Podor — Disparu en 2016, l'illustre photographe, Oumar Ly, a laissé, derrière lui, le Studio Thioffy, devenu le symbole de sa carrière remarquable. L'endroit qui accumule encore les films et clichés de l'artiste ouvre une fenêtre sur l'histoire de la ville et celle de la vallée du Fleuve de façon générale.

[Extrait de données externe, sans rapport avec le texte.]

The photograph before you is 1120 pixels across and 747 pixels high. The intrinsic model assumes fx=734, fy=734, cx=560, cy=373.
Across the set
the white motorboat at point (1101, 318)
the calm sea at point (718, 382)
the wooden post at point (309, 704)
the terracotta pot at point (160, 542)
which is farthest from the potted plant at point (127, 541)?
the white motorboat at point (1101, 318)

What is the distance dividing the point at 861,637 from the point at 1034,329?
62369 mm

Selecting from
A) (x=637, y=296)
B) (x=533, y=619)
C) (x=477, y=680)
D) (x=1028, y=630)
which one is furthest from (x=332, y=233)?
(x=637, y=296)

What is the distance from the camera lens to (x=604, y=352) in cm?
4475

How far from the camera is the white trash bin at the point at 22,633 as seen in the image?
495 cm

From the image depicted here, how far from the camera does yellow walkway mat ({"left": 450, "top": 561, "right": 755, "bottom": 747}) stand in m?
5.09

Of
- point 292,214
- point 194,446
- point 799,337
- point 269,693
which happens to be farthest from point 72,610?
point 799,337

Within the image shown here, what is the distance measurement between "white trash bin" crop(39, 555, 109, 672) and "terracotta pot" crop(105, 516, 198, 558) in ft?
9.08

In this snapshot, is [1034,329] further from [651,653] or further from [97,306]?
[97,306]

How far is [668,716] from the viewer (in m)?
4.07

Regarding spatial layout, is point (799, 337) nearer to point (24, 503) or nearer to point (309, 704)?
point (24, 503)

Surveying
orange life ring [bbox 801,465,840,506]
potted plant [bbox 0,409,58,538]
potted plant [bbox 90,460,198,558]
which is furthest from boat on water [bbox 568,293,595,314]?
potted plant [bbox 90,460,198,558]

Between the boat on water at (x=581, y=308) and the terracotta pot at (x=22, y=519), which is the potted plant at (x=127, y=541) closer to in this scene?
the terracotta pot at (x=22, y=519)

- En juillet, le ciel peinait encore à ouvrir ses vannes. La chaleur étouffante de l'atmosphère annonce la proximité avec le désert du Sahara. Podor, cette ville chargée d'histoire, a vu évoluer le grand photographe Oumar Ly dont le Studio Thioffy, situé à l'angle du marché, concentre toute une histoire en noir et blanc. Un patrimoine en image avec des symboles et du symbolique. Sous le poids du temps qui passe, certains négatifs se sont détériorés au contact de l'humidité. Restes de sachets de poudre kodak, caisses remplies de films, trépied en bois, palier d'agrandisseur, vieux magnétophone, appareil 6×6 d'une autre époque... décorent encore un coin de cette pièce où l'odeur de la poussière pénètre les narines et titille la curiosité du visiteur. À côté de ce grand bazar où pénètre difficilement la lumière du jour, des clichés originaux accrochés ou posés mettent en scène des visages d'anonymes et de célébrités. Sur place, l'on observe aussi des photos de grands marabouts de la contrée, celles de champions de lutte, des clichés de jeunes couples, de portraits de femmes, mais aussi ceux de citoyens lambdas apparaissant avec les tendances vestimentaires de l'époque à Podor ainsi que sur toute cette partie du Fouta.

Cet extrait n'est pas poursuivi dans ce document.